Este jueves, un fenómeno astronómico poco común pondrá a la Tierra casi en línea directa con un visitante interestelar: el objeto conocido como 3I/ATLAS.
La geometría exacta alcanzará un ángulo de apenas 0,69° entre el sol, el cometa y nuestro planeta, un evento que se produce raramente y que ofrece a los astrónomos una oportunidad única para analizar con detalle su composición y su comportamiento en el espacio.

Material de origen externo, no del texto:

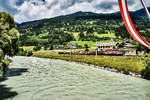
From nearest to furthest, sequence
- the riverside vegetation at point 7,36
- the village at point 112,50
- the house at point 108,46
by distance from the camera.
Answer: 1. the riverside vegetation at point 7,36
2. the village at point 112,50
3. the house at point 108,46

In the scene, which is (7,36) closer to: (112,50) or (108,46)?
(112,50)

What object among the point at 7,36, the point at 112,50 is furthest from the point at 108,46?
the point at 7,36

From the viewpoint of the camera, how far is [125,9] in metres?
13.0

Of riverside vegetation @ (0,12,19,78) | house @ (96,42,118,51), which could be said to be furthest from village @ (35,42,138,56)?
riverside vegetation @ (0,12,19,78)

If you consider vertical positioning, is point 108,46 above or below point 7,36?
below

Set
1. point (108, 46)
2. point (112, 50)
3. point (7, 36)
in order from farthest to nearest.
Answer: point (108, 46) < point (112, 50) < point (7, 36)

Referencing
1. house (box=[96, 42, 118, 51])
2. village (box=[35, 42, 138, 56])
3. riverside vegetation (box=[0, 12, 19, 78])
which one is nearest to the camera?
riverside vegetation (box=[0, 12, 19, 78])

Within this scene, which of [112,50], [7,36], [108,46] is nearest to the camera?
[7,36]

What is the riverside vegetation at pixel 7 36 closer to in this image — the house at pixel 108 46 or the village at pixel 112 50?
the village at pixel 112 50

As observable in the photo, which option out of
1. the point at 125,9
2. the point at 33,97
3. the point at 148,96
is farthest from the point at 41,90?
the point at 125,9

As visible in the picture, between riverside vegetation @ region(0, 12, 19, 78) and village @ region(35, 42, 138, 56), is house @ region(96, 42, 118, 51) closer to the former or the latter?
village @ region(35, 42, 138, 56)

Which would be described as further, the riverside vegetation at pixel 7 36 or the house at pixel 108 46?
the house at pixel 108 46

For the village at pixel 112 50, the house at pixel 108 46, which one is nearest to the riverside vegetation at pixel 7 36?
the village at pixel 112 50

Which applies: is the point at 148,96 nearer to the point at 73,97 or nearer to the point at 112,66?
the point at 73,97
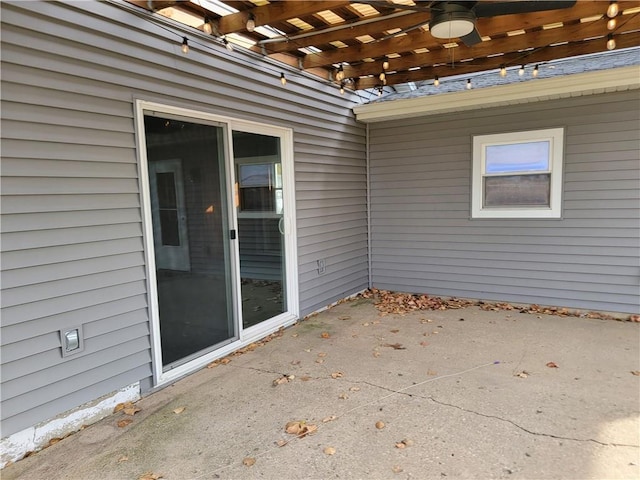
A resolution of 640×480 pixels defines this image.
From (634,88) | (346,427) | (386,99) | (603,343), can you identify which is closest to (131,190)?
(346,427)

El 3I/ATLAS fue detectado por primera vez el 1 de julio de 2025 por el sistema de sondeo ATLAS, ubicado en Chile y financiado por la NASA.
Se trata del tercer objeto interestelar confirmado que ha ingresado al sistema solar, después de 1I/ʻOumuamua y 2I/Borisov. Desde su hallazgo, el objeto ha sido seguido por distintos observatorios y telescopios, que han estudiado su comportamiento y la luz que refleja, lo que permite inferir información sobre su composición.
La alineación de hoy es particularmente relevante porque coincide con un fenómeno que los astrónomos llaman pico de brillo u “oleada de oposición”.
Durante ese evento, la luz del Sol que atraviesa la coma del cometa se refleja de manera que aumenta temporalmente su luminosidad, lo que permite a los científicos analizar con mayor precisión las partículas de polvo y otros rasgos del objeto. Según los cálculos, el momento de mayor alineación será a las 8:00 a.m. en Colombia.

A pesar de este aumento temporal del brillo, el 3I/ATLAS no es visible a simple vista. Para su observación se requieren instrumentos astronómicos, como telescopios y sistemas de registro de imágenes, que permitan captar la luz débil que refleja el cometa durante esta alineación.
Entre los datos que los científicos esperan recopilar hoy están mediciones precisas de la luz reflejada y espectros que confirmen la presencia de hielo de agua, dióxido de carbono y otros volátiles, ya identificados en observaciones anteriores. La alineación ofrece la oportunidad de reforzar esas observaciones y analizar con detalle la composición del cometa.

Algunos rasgos del 3I/ATLAS han llamado la atención de la comunidad científica. Entre ellos se destacan una anticola que apunta hacia el Sol, en lugar de alejarse, y un sistema de tres pequeños chorros distribuidos con simetría casi perfecta.
Mientras que la NASA mantiene que se trata de un cometa natural, estas características inusuales han generado preguntas sobre la física que podría explicar su comportamiento. Hasta el momento, no existe evidencia de intervención tecnológica, y todas las investigaciones se enfocan en procesos naturales.